During World War II, Risi had fought on the Russian front and been imprisoned in a Swiss internment camp.

Bruck published a memoir about her time in the concentration camps and the years after in Italian in 1959. In 2001, it was translated into English with the title “Who Loves You Like This.”

An award-winning writer, Bruck has also published novels, short story collections, plays, and screenplays in Italian and directed several Italian films.

In recent years, Bruck has continued to speak about the Holocaust in schools and universities.

Her letter comes shortly after a Vatican cardinal wrote to Jewish leaders assuring them that recent comments by Pope Francis did not devalue the Torah.

The rabbis wrote to Pope Francis in August, expressing alarm at a general audience address in which the pope said that the Mosaic Law did “not give life.”

He made the observation in his cycle of catechesis on the Epistle to the Galatians, in which St.
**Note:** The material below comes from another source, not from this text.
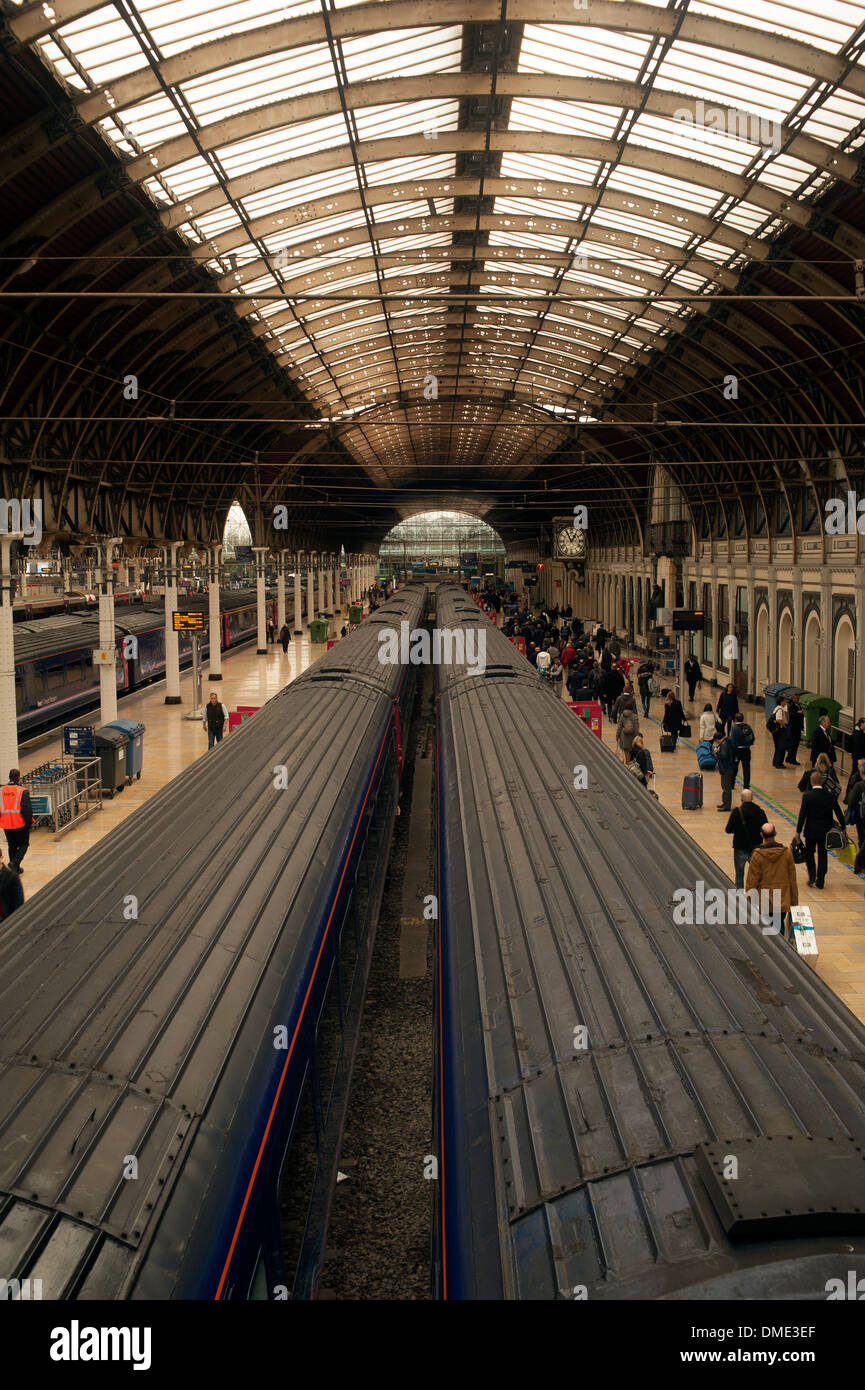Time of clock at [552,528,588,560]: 12:55
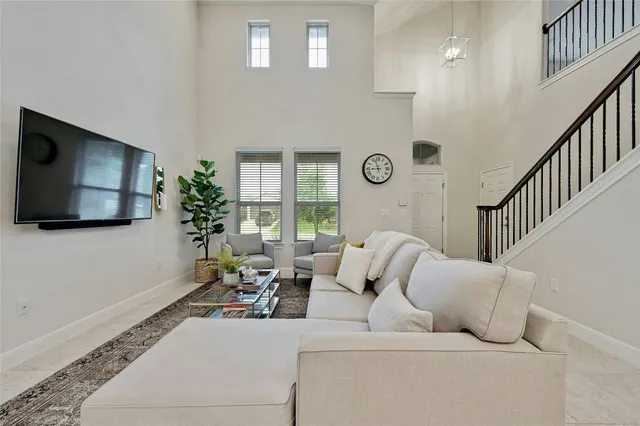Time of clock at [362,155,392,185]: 8:57
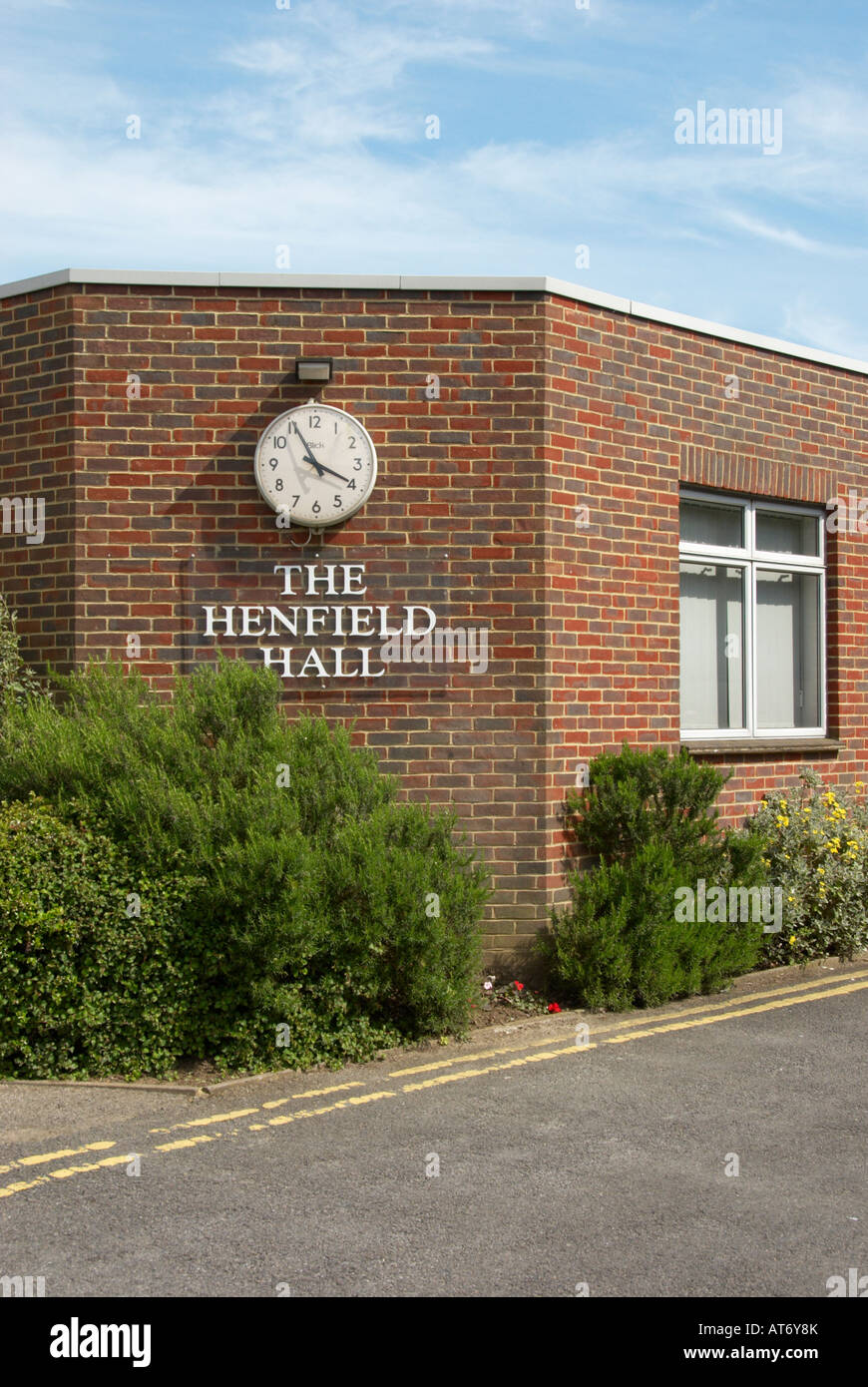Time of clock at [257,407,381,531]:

Paul addresses a dispute in the early Christian community over how closely Christians should follow Jewish law.

Cardinal Kurt Koch told the rabbis: “Bearing in mind the positive affirmations constantly made by Pope Francis on Judaism, it cannot in any way be presumed that he is returning to a so-called ‘doctrine of contempt.’”

“Pope Francis fully respects the foundations of Judaism and always seeks to deepen the bonds of friendship between the two faith traditions.”